* Aim of the exercise *
Could you convert the lines of the listing from its start through the line containing "6V18L258 22L215 33L201", both included, into a JSON list of strings, one string per line, leaving out blank lines?

━━━━━ Data excerpts ━━━━━

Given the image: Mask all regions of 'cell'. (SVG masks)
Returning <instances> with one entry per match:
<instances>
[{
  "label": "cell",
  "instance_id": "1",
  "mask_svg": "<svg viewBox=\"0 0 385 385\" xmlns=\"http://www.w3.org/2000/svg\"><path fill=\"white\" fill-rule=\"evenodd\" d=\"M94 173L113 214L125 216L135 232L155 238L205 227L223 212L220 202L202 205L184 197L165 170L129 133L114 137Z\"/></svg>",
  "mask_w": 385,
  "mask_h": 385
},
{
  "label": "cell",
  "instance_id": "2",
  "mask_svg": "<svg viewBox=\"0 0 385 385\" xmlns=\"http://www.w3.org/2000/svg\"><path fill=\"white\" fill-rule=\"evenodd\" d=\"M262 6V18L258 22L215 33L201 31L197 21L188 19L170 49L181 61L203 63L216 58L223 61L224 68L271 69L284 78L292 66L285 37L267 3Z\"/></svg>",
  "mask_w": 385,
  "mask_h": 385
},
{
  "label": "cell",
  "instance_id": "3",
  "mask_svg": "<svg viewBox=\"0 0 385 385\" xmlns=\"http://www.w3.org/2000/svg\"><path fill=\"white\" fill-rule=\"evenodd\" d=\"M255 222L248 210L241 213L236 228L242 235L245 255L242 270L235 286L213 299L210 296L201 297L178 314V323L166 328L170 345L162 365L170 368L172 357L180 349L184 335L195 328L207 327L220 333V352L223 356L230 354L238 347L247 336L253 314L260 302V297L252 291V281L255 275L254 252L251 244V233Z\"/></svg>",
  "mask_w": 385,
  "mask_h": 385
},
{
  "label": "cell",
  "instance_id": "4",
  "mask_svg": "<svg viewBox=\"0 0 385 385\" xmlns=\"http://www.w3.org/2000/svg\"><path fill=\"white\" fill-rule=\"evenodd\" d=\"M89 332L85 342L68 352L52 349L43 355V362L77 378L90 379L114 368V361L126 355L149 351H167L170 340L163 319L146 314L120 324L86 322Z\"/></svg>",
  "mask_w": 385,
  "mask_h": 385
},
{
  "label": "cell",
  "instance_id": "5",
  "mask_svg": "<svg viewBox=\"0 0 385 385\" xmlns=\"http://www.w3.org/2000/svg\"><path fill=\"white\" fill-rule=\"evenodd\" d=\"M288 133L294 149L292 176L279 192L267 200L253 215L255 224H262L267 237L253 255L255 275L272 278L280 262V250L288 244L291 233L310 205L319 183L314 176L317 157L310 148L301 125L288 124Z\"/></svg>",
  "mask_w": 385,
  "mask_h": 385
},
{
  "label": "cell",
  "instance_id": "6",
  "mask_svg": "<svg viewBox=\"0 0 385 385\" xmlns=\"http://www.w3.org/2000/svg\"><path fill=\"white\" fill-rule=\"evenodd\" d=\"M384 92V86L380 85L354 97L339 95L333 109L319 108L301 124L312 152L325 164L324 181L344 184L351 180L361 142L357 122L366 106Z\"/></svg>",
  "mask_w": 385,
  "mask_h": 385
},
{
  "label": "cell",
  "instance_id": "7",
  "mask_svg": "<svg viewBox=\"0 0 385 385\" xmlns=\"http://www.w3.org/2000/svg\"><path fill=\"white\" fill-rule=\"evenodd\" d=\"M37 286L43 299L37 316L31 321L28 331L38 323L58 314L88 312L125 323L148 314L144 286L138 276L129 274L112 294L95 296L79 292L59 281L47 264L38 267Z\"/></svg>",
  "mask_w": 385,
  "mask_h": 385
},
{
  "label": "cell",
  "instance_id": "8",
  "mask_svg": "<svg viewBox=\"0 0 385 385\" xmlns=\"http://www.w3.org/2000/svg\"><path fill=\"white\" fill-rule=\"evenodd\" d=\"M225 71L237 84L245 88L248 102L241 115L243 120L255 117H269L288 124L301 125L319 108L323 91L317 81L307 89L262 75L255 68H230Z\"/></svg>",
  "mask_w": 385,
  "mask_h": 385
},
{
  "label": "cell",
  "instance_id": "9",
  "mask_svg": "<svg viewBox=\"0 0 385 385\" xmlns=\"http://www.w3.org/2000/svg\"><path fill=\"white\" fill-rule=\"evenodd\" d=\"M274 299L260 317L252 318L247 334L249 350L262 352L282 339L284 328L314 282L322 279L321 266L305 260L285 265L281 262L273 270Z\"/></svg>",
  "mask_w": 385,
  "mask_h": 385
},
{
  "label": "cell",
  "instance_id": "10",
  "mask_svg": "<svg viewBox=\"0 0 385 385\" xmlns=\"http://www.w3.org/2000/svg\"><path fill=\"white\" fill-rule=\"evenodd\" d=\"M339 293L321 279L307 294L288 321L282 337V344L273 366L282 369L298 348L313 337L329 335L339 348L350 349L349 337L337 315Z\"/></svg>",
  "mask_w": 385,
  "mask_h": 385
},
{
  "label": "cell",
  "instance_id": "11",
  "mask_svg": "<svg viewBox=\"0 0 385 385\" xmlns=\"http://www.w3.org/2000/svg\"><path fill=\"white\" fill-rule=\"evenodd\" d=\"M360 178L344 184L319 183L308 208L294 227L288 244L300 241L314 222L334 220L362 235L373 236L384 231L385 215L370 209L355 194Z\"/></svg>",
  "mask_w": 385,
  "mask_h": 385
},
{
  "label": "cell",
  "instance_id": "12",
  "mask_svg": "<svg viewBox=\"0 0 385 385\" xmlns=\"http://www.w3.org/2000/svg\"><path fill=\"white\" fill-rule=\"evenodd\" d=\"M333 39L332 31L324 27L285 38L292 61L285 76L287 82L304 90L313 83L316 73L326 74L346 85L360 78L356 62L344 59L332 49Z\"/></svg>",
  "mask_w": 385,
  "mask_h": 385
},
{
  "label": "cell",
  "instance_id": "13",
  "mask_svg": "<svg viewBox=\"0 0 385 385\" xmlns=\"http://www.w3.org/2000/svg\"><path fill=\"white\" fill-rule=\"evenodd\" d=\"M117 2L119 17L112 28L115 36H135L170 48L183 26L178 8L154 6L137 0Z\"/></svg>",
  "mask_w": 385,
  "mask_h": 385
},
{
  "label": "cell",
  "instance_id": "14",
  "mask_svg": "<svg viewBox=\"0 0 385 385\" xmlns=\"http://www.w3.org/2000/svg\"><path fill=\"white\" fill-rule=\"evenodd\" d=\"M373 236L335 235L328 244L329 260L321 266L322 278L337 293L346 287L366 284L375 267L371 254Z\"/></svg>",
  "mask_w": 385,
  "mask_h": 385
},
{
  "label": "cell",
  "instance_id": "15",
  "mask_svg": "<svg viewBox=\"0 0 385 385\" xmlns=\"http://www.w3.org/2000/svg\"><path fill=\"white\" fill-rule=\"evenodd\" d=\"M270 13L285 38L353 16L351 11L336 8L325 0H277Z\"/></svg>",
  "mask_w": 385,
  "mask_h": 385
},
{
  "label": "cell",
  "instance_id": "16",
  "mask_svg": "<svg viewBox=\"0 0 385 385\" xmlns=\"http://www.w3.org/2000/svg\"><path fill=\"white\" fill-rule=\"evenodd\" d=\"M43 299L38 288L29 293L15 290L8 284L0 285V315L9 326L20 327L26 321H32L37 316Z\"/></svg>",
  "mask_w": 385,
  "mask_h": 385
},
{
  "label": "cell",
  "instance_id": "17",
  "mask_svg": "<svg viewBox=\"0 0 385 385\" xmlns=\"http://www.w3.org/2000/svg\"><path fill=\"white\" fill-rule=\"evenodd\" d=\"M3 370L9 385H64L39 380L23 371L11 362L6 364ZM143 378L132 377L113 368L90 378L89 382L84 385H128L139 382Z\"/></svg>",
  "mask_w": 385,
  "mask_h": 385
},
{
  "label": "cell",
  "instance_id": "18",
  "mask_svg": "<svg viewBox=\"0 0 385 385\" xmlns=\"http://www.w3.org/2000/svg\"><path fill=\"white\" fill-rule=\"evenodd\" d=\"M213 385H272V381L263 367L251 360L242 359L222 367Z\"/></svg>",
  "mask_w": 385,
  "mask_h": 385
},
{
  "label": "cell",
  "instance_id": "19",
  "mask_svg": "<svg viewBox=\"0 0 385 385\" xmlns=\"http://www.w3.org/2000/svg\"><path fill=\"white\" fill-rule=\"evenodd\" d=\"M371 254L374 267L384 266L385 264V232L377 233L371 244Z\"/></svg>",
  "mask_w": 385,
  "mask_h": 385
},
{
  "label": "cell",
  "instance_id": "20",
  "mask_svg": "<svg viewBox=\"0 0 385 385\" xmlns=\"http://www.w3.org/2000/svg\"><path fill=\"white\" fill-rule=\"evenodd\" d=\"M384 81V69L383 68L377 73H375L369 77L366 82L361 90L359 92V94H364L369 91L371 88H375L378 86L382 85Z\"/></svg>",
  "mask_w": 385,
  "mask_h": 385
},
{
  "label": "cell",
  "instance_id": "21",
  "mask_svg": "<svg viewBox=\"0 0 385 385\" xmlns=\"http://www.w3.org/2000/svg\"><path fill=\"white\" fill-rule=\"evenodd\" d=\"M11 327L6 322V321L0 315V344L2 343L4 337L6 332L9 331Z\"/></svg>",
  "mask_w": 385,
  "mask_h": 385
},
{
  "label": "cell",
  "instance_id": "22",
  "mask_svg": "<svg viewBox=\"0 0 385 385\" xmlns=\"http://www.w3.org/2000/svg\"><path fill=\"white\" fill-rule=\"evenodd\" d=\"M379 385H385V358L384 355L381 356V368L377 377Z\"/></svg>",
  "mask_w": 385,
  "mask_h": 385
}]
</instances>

━━━━━

* Solution for this exercise *
[
  "Given the image: Mask all regions of 'cell'. (SVG masks)",
  "Returning <instances> with one entry per match:",
  "<instances>",
  "[{",
  "  \"label\": \"cell\",",
  "  \"instance_id\": \"1\",",
  "  \"mask_svg\": \"<svg viewBox=\\\"0 0 385 385\\\" xmlns=\\\"http://www.w3.org/2000/svg\\\"><path fill=\\\"white\\\" fill-rule=\\\"evenodd\\\" d=\\\"M94 173L113 214L125 216L135 232L155 238L205 227L223 212L220 202L202 205L184 197L165 170L129 133L114 137Z\\\"/></svg>\",",
  "  \"mask_w\": 385,",
  "  \"mask_h\": 385",
  "},",
  "{",
  "  \"label\": \"cell\",",
  "  \"instance_id\": \"2\",",
  "  \"mask_svg\": \"<svg viewBox=\\\"0 0 385 385\\\" xmlns=\\\"http://www.w3.org/2000/svg\\\"><path fill=\\\"white\\\" fill-rule=\\\"evenodd\\\" d=\\\"M262 6V18L258 22L215 33L201 31L197 21L188 19L170 49L181 61L203 63L216 58L223 61L224 68L271 69L284 78L292 66L285 37L267 3Z\\\"/></svg>\","
]